Gatt v Barclays Bank Plc & Anor 
Gatt v Barclays Bank Plc & Anor  EWHC 2 (QB)
In April 2008, Michael Gatt (M) and Carol Gatt (C) applied to the Bank of Scotland to re-mortgage their home. The finance was needed to fund the Gatts’ property development business. The Bank of Scotland refused to make a loan advance to the Gatts because of M’s poor credit rating. At the time of the application credit reference agencies stated on M’s credit reports that his current account with Barclays Bank PLC was “delinquent” because he had a credit limit of just £1,500, yet he had an overdraft of some £250,000.
The account was a joint account in both M and C’s names although the credit reports did not say so. The Gatts argued that the borrowing was well known to, and authorised by, Barclays, and it was therefore untrue for Barclays to imply to the agencies (and anyone to whom those CRAs supplied information, i.e. the Bank of Scotland) that the Gatts had substantial unauthorised borrowings. The Gatts case was that Barclays’ ‘false statement’ had the foreseeable consequence of the Gatts being unable to raise the finance required to fund their property business, which in turn led to its collapse, the loss of their home (and other assets) and to M’s bankruptcy.
C claimed damages from the bank for breach of contract, negligent misstatement and defamation, and the bank counterclaimed for the amount outstanding on the overdraft and a joint loan account.
Barclays purchased M’s claim in this action from his Trustee and then dropped it. C continued as the sole Claimant.
Breach of contract
The statement that the authorised overdraft limit was only £1,500 was true. The bank had authorised the limit of £250,000 for four months and then it went back to £1,500. The overdraft was not authorised but it was not in default since M was in discussions with B about it. The description of “delinquent”, though not in “default” was correct. M could not succeed in a claim for breach of contract since it was true information falling within the permitted categories for disclosure.
As to C it was obliged not to disclose any confidential financial information about her to the credit reference agencies, true or false, as she had not consented. However, it did not preclude the bank from disclosing information about M who had contractually consented to that disclosure.
The court recognised a duty would be owed by a bank to its customer to whom the reference related. However the bank would not normally owe a duty of care to the spouse of a person in respect of whom the bank provided a credit reference to a credit reference agency. The bank owed a duty to C in negligence, since it knew that she was a joint holder of the account and a co-director of the business which largely depended on M’s credit. However, the information was true and not misleading, was disclosed with M’s consent and was disclosed pursuant to Barclays’ data sharing. C’s claim in negligence also failed.
The court found the Bank published the words complained of to third parties, to the Credit reference agencies and indirectly to the bank which took up the reference from the CRAs.
The words referred to or identified M, who was named.
And the Court accepted that it would be defamatory to say that a person has a delinquent or unauthorised overdraft, especially one of £250,000 on a £1,500 limit.

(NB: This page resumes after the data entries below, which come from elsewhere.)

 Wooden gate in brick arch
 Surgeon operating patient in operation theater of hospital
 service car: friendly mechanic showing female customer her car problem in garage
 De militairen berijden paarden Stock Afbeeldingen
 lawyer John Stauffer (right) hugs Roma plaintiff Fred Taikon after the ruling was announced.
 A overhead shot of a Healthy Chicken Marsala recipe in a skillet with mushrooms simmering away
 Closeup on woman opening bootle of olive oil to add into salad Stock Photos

The defamatory meaning would be that that person had shown serious irresponsibility in financial matters by overdrawing money from his bank in “grave excess of the limits it had allowed.”
However it would be more difficult for C to establish that the reference complained of identified her and that it was defamatory in meaning
- ‘Even such a reader, who knew CG was MG’s wife and business colleague, could not reasonably read the credit report as meaning: “that woman has an unauthorised overdraft” or even: “that woman shares her husband’s blame and irresponsibility for having an unauthorised overdraft”. At worst, they would think it meant: “that woman is married to a financially irresponsible man with an unauthorised overdraft”. Although that might be a misfortune, it is not an allegation which reflects on her personal reputation.’

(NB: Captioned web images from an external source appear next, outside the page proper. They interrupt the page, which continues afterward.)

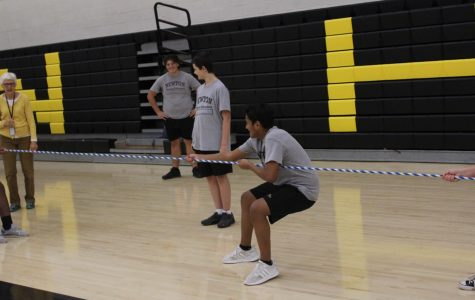 In PE 1 freshman Jiovani Valdivia tugs on the rope so that he and his team can win the game of Tug of War.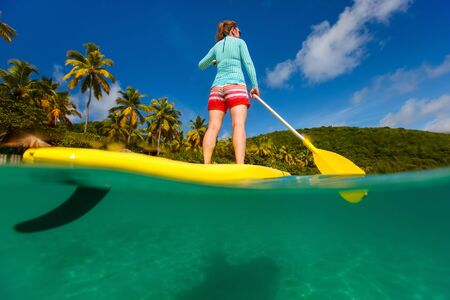 split up: Split underwater photo of young woman on tropical beach vacation paddling on stand up board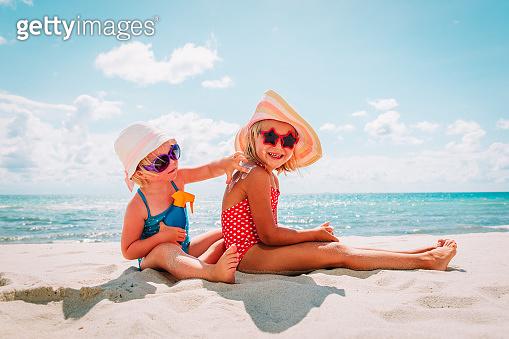 sun protection, cute girls with sun cream at beach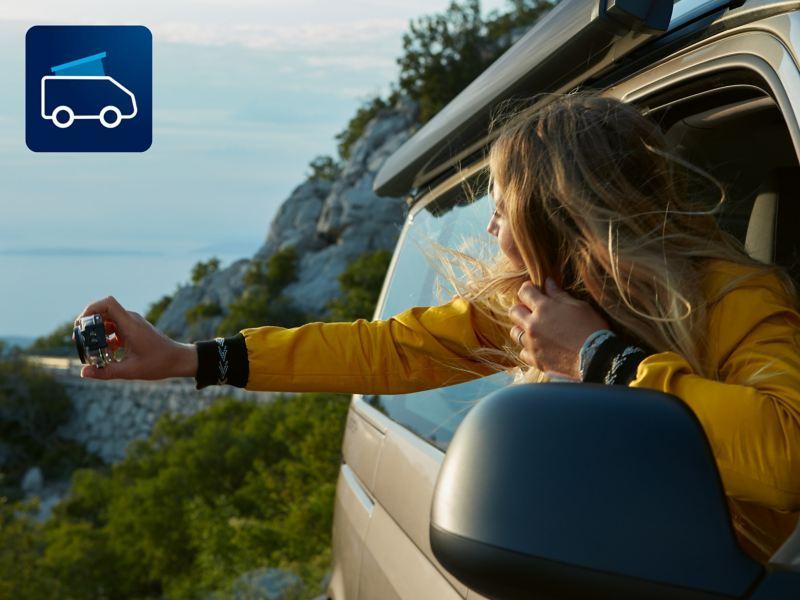 Eine Frau fotografiert die schöne Aussicht aus einem Volkswagen Nutzfahrzeuge California 6.1.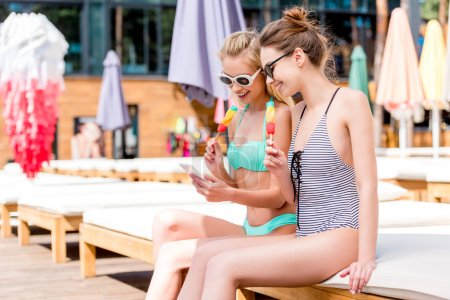 beautiful young women in swimsuit and bikini with popsicles using smartphone while sitting on sun lounger at poolside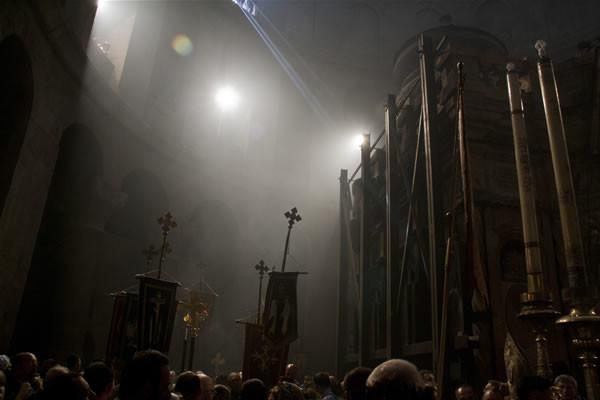 Un fascio di luce penetra dall'alto verso l'edicola che racchiude il sepolcro di Cristo. All'interno è in preghiera il patriarca greco-ortodosso.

It was in the public interest that credit information could be obtained and relied on by banks and other institutions.
Only if malice could be shown could qualified privilege be defeated.
C would have to show dominant and improper motive, and would be proved by showing that the Bank knew that the words were untrue, or at least did not believe them to be true
- “Negligence is not enough, unless it rises to the point of reckless indifference to truth. Where the Defendant is a corporation, it must also be shown that a particular employee or agent both participated in the publication and had the required malicious state of mind”
The contractual agreements between a bank and a customer are likely to imply that any confidential information required to be disclosed by a bank to a CRA must be completely true. If false and result in damage they may give rise to a claim.
Banks will owe a duty of care in negligence to the spouse when providing a credit reference. Qualified privilege will provide a defence for banks in libel claims as to information provided to credit agencies.